Сергей Владимирович поднял его на руки, а тот взял и обдул высокого гостя.
Отряхиваясь, тот сказал хозяину дома:
– В-в-ваня… Представляешь, подрастет твой Максим, ты ему будешь говорить о том, какой прекрасный поэт Сергей Михалков. А он тебе скажет: «Да сцал я на твоего Михалкова». И в-в-ведь, подлец, будет прав…

33

Вступительный экзамен в Литературный институт имени Горького сдавал абитуриент из Ярославля Саша Гаврилов. Способный, талантливый и удачливый. Он уже на пятом курсе выпустил два сборника стихов и был принят в члены Союза писателей…
Пока же он только поступал в институт.
В билете по литературе у него значился вопрос о драматургии А.П.Чехова. Отвечал он бойко. Не только называл пьесы писателя, но и даты их написания. И выходило, что «Вишневый сад» был создан в 1906 году.
Экзаменатор остановил Гаврилова:
– Простите, молодой человек, а в каком году умер Чехов?
Саша откинулся на спинку стула, и с явно заметным чувством обиды в голосе произнес:
– Для меня лично Антон Павлович Чехов никогда не умирал!..

34

Возглавлявший в свое время Московскую писательскую организацию поэт Степан Петрович Щипачев, известность которого определялась строками «Любовью дорожить умейте// С годами дорожить вдвойне// Любовь не вздохи на скамейке// И не прогулки при луне» вел заседание то ли секретариата, то ли какой-то комиссии.
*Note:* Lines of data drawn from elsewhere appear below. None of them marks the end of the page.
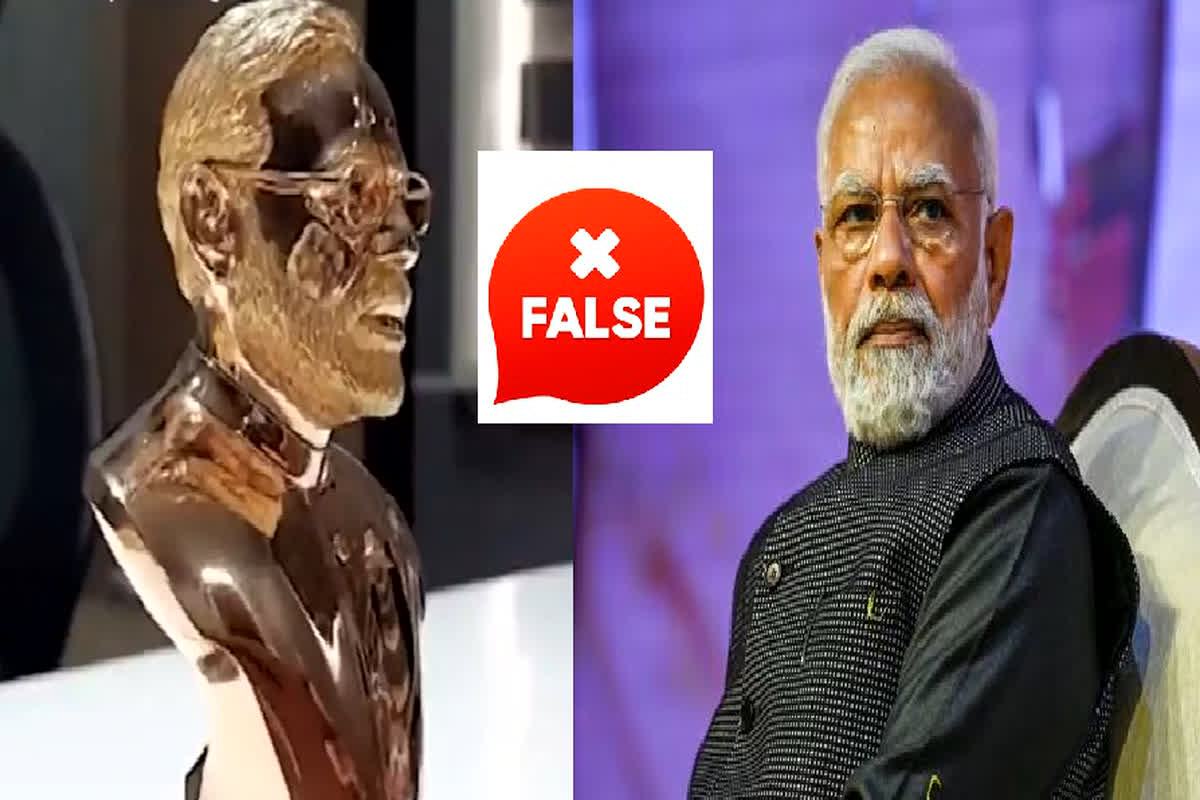 Fact Check : सऊदी अरब ने पीएम मोदी के सम्मान में बनवाई सोने की मूर्ति! वायरल दावे की सच्चाई जानें यहां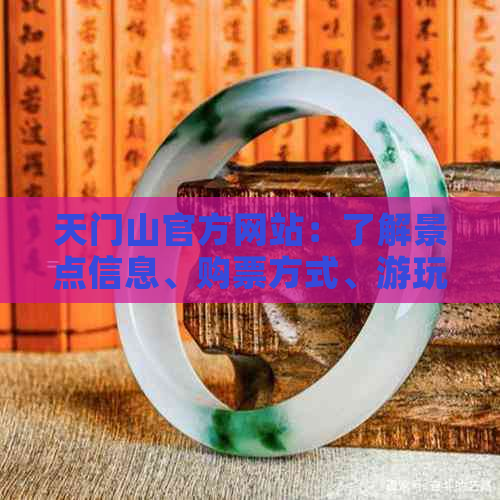 天门山官方网站：了解景点信息、购票方式、游玩攻略及周边住宿等全方位指南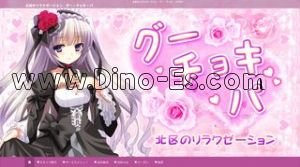 黒川(愛知)の「グー チョキ パー」電話番号：052-720-7197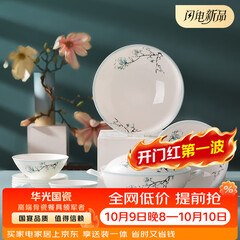 华光国瓷碗盘餐具套装骨瓷餐具家用可进洗碗机高档乔迁之喜礼物青玉案 高温釉中彩|抗菌健康|可入洗碗机|六人配32头礼盒装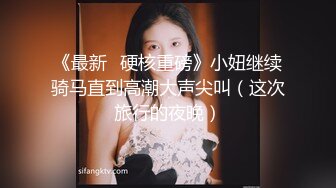 中年人的3P，全程露脸两男玩一女，大姐被两男用道具各种抽插，享受舔逼舔菊花，口交大鸡巴各种抽插浪荡呻吟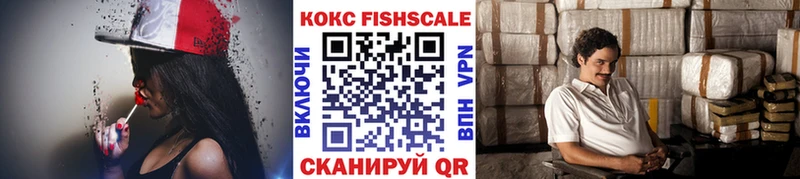 Кокаин Колумбийский  Купить где  Пучеж 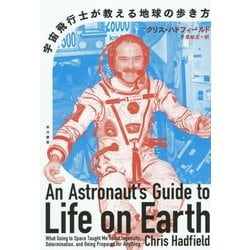 宇宙飛行士が教える地球の歩き方 [単行本]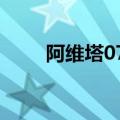阿维塔07上市20小时大定11673台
Вел без вдохновения, скучно и вяло…
Сидевшие в зале коллеги явно скучали.
Присутствовавший в зале Михаил Васильевич Исаковский взял листок бумаги и что-то на нем написал. Не сворачивая, попросил передать листок ведущему. На нем было написано:
Дорогой мой Степа,
Разреши уйти.
Заболела жопа,
Мать ее ети.
Степан Петрович прочитал записку. Ни один мускул не дрогнул у него на лице. С тем же скучным видом и таким же вялым голосом произнес:
– Ну, если так, Михал Васильевич, то уходи, уходи…

35

В архиве Алексея Максимовича Горького хранится экземпляр рукописи рассказа «Кипяток», предложенный Вадимом Кожевниковым в альманах «Год ХVI», который редактировал Горький. Рукопись иcпещрена редакторскими пометками, которые более всего касались стиля рассказа.
Вадим Михайлович Кожевников вспомнил, что его пригласили к Горькому, который хотел с ним встретиться и поговорить. Но разговора, кстати, так и не получилось. Почему?..
Его провели в кабинет писателя, сказав, что Алексей Максимович сейчас придет. И вот дверь открылась и вошел высокий, худой, с обвисшими усами человек в вязаном пуловере.
Поздоровавшись, Горький сел за стол, нацепил очки, и, держа перед собой рукопись, начал с упреков. Особенно в штукарстве.
– Клоп в моей повести, – рассказывал Кожевников, – «визжал, упиваясь кровью», «мухи летали, как ласточки». Во фразе «луна примерзла к обледеневшим ветвям дерева» Горький после слова «луна» поставил галочку и написал слово «кажется».
Я заметил это и тут же спросил, необдуманно /молодо-зелено!